Ash inhaled again, testing the air; on the tongue of the sulfur air was the faint smell of flame. Her lungs burned, and her body labored to keep up. If she went much farther, she’d find herself out of oxygen. He had to be close.
A small, loud voice in her hindbrain began to panic.
All right, calm down, Ash told herself. You’re either on the outer range of the atmospinners or the madness is kicking in, and either way, you don’t want to be alone when that happens. That poor guy is gone.
She dropped into a squat, gathering the medic
al supplies from a puddle, wiping the water on her pants leg, and was going for a second syringe of trihexphenidyl when she heard the whine of a boltgun safety going off.
She felt a press of metal against the back of her head and knew exactly what it was: the round, tough, business end of an Aurora duty boltgun.
“Stop.” A man’s voice, dark and shaking. “Turn around.”
The voice was Julien’s, ragged and frightened and just as slurred as Natalie’s. She lifted her hands behind her head and turned. Adrenaline kicked in.

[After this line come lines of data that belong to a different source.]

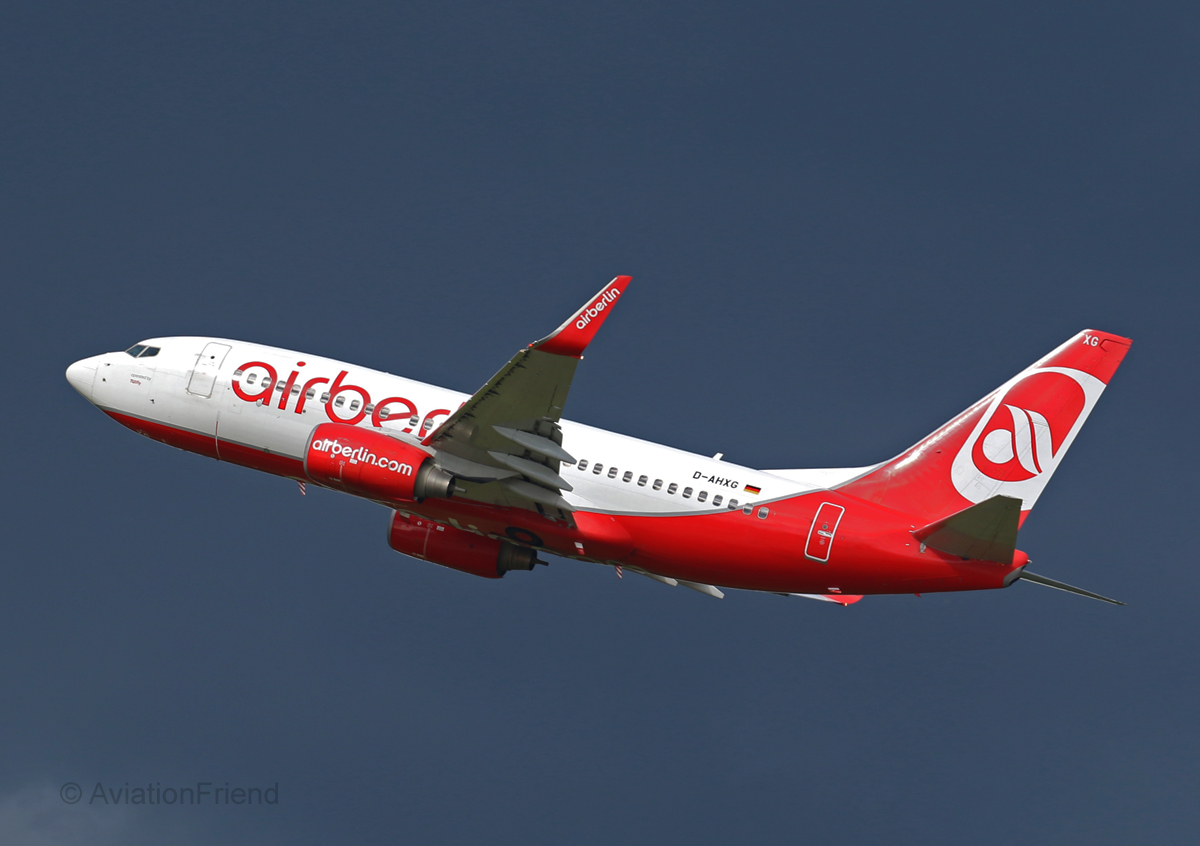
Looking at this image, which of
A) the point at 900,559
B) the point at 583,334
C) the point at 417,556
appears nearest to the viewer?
the point at 583,334

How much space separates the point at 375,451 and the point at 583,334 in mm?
8359

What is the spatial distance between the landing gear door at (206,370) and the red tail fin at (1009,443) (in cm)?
2115

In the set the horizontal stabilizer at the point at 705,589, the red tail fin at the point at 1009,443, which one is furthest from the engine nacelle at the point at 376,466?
the red tail fin at the point at 1009,443

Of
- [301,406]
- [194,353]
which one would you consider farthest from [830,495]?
[194,353]

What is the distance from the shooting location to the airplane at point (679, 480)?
134 feet

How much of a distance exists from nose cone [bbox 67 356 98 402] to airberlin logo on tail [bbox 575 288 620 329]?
68.8ft

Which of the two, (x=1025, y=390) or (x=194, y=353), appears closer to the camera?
(x=1025, y=390)

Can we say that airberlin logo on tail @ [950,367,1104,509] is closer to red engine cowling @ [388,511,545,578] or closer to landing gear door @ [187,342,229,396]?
red engine cowling @ [388,511,545,578]

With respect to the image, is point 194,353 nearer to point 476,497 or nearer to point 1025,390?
point 476,497

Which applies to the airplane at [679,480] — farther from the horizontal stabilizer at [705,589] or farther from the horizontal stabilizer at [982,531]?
the horizontal stabilizer at [705,589]

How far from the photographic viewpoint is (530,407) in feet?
131

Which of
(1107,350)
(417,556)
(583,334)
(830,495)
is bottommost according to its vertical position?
(417,556)

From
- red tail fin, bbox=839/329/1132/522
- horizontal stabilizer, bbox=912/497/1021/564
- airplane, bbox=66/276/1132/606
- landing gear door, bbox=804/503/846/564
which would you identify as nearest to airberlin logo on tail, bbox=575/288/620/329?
airplane, bbox=66/276/1132/606

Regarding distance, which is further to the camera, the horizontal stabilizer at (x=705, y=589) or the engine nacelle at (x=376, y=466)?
the horizontal stabilizer at (x=705, y=589)
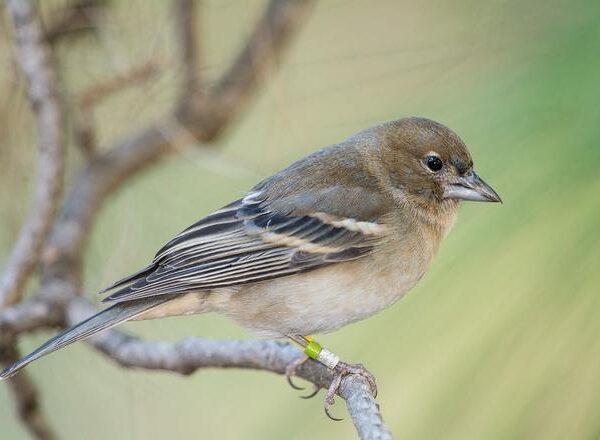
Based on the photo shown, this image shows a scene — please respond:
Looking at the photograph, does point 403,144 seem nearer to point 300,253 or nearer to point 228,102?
point 300,253

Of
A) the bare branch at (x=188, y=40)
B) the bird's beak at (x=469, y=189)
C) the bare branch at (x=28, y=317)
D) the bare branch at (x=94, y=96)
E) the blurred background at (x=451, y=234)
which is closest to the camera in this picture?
the blurred background at (x=451, y=234)

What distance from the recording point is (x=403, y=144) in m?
3.23

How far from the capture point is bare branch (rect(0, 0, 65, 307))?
10.5 ft

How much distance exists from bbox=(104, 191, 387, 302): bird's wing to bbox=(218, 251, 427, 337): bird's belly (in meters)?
0.05

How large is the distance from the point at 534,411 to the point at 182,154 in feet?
7.87

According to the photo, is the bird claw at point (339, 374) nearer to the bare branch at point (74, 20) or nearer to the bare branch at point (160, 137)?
the bare branch at point (160, 137)

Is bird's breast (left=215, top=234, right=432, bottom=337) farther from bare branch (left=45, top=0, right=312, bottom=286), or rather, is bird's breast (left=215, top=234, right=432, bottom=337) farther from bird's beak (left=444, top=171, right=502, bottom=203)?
bare branch (left=45, top=0, right=312, bottom=286)

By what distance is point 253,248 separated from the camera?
9.78ft

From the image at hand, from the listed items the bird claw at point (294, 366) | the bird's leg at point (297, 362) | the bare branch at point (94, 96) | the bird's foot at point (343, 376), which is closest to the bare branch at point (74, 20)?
the bare branch at point (94, 96)

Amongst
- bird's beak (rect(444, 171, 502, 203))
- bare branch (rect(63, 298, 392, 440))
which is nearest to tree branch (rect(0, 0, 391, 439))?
bare branch (rect(63, 298, 392, 440))

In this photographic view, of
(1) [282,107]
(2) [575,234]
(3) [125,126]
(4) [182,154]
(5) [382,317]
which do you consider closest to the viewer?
(2) [575,234]

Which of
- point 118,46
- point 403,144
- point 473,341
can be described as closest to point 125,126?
point 118,46

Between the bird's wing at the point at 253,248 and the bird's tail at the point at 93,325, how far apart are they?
0.07 meters

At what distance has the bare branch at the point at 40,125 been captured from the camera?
3.21 metres
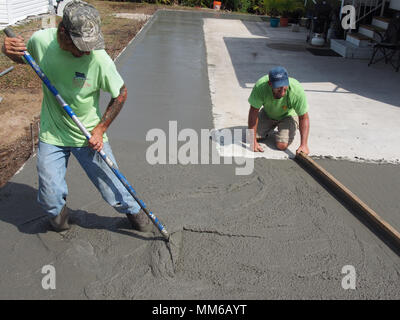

She felt frantic, wanting to breathe, wanting to run, unable to do either. Julien’s face was bloody, dirt-stained. He’d fallen, or tripped, or slammed straight into a tree.
“You were going to take my stuff and leave me here?”
“I wasn’t going to do that,” Ash said, keeping her palms open, near her ears. “I came looking for you. I thought—when you didn’t respond, I thought it got you.”
Julien’s eyes were dark and desperate. On the ship—even ten minutes ago—he’d seemed cool, cosmopolitan, executive. Now the fear in his eyes betrayed how young he really was, how out of his element he was in the threatening embrace of the alien forest.
“How did you survive?” he said.
“I ran. I just ran. I outran it. Like you did.”
“That’s not what happened,” he said.
“I swear, on my contract—”
The gun whined, and he raised his voice. “No. That’s not what happened. I saw it eat you. You were glowing—I could see right through you, like I could see through Marley, could see the light gobble up your bones—and then you just—you just lived.”
Ash still felt the incandescent afterburn of the weapon in her throat. Above them, Ash heard the rustle of feathers, the flapping of wings, the crack of a branch breaking. “I don’t think you saw what you thought you saw.”
“What are you?” he whispered. “Are you Vai?”
“That’s insane.”
“It would explain the test results. You know, I was at Grenadier,” Julien said. In the near dark, Ash could see his Adam’s apple bobbing. “With R&D. I was there. I saw the final massacre, the shit loosed on the 121st. The Vai mechs waded right in, dropped them. And the 121st, they—” His voice shredded for a moment. “They died just like Marley. Glowing. Screaming.”